═════ Extract to read

Lois McIntosh O'Shea: 1926-2010

My mother, Lois McIntosh O’Shea, died suddenly on September 16, 2010. Her obituary, written by my brother, Brian P. O’Shea, can be found here. This past Saturday, September 25, her funeral was held. The following text is the eulogy I gave, written in conjunction with my six siblings.

Our mother was a storyteller.

She was many different things to people through the course of her life. But at the end of the day to us, her children, she was a storyteller. So to celebrate her life, my siblings and I have compiled stories that I’m gonna tell ya. I’d say I’ll make it brief, but A) that’d be a lie; and B) a person only gets one chance to celebrate his mother’s life-unless he’s Frank McCourt.

Mother’s intelligence and creative mind served her well in her 84 years. She loved books long before getting a job in any library. She passed that love on to all of her children, a trait any bookstore near our respective homes can verify.

She had a love for, and a vast knowledge of, history.

In terms of education, back in the early 1940s, she won a scholarship to The College of Saint Rose in Albany, New York. Soon after arriving there, she appeared in the college newspaper in a picture documenting the school’s new foreign students-one student was from South America, one from Cuba and then Mother-from the foreign land of “the South”.

══════════
═════ Dataset

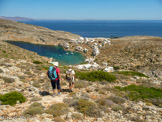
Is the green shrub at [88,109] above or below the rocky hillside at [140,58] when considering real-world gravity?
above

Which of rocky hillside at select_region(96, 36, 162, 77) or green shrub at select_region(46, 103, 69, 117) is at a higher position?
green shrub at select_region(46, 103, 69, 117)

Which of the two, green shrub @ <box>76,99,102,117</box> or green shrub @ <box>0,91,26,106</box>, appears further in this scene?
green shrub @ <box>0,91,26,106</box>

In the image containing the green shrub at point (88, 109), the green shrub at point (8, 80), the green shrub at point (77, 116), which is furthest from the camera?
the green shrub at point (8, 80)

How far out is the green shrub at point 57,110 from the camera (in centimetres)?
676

══════════
═════ Dataset

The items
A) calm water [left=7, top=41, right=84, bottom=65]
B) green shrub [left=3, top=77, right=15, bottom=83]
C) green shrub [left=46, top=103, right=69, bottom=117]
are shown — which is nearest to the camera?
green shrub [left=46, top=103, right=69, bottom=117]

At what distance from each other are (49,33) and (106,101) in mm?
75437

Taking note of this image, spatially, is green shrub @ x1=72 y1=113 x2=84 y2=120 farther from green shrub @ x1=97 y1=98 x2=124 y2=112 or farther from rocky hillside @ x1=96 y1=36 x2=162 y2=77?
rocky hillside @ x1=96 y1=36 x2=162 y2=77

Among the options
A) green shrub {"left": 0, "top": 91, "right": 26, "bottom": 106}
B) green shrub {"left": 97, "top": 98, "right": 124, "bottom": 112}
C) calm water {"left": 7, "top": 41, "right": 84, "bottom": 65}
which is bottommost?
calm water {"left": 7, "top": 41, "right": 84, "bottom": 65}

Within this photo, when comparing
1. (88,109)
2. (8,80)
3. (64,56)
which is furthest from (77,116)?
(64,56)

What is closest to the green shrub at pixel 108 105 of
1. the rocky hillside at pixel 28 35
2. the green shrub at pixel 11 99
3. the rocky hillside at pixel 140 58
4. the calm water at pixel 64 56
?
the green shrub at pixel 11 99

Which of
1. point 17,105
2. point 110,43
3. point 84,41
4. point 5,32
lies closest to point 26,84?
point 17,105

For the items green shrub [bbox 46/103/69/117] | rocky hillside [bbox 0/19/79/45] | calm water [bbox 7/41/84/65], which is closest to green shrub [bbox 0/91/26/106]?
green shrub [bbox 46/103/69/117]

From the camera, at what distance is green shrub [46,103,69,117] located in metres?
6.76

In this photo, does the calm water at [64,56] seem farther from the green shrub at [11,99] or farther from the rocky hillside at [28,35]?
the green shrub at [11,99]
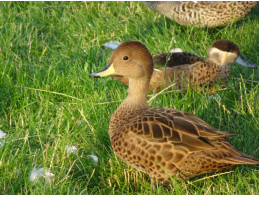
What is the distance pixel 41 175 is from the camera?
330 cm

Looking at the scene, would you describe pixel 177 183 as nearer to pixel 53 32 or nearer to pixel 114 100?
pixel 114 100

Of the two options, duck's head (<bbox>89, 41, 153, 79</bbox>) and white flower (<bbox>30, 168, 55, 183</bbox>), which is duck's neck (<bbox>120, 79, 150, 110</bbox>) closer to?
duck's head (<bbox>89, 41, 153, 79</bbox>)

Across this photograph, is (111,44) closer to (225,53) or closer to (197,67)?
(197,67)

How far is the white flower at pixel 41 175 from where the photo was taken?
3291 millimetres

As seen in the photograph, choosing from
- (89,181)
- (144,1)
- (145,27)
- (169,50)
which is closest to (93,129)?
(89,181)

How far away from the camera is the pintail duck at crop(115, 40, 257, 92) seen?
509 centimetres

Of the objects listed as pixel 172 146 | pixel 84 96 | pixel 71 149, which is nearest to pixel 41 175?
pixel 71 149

══════════

== Tasks for this exercise ==
- 1) Summarize the eulogy for Lois McIntosh O'Shea in two sentences.
- 2) Reproduce the eulogy text between "Our mother was" and "homes can verify.", inclusive, without any changes.

== Outputs by task ==
- 1) Lois McIntosh O'Shea died suddenly on September 16, 2010, and the eulogy given at her funeral on September 25 was written together with the speaker's six siblings. It presents her as a storyteller who loved books and history and who, in the early 1940s, won a scholarship to The College of Saint Rose in Albany, New York.

- 2)
Our mother was a storyteller.

She was many different things to people through the course of her life. But at the end of the day to us, her children, she was a storyteller. So to celebrate her life, my siblings and I have compiled stories that I’m gonna tell ya. I’d say I’ll make it brief, but A) that’d be a lie; and B) a person only gets one chance to celebrate his mother’s life-unless he’s Frank McCourt.

Mother’s intelligence and creative mind served her well in her 84 years. She loved books long before getting a job in any library. She passed that love on to all of her children, a trait any bookstore near our respective homes can verify.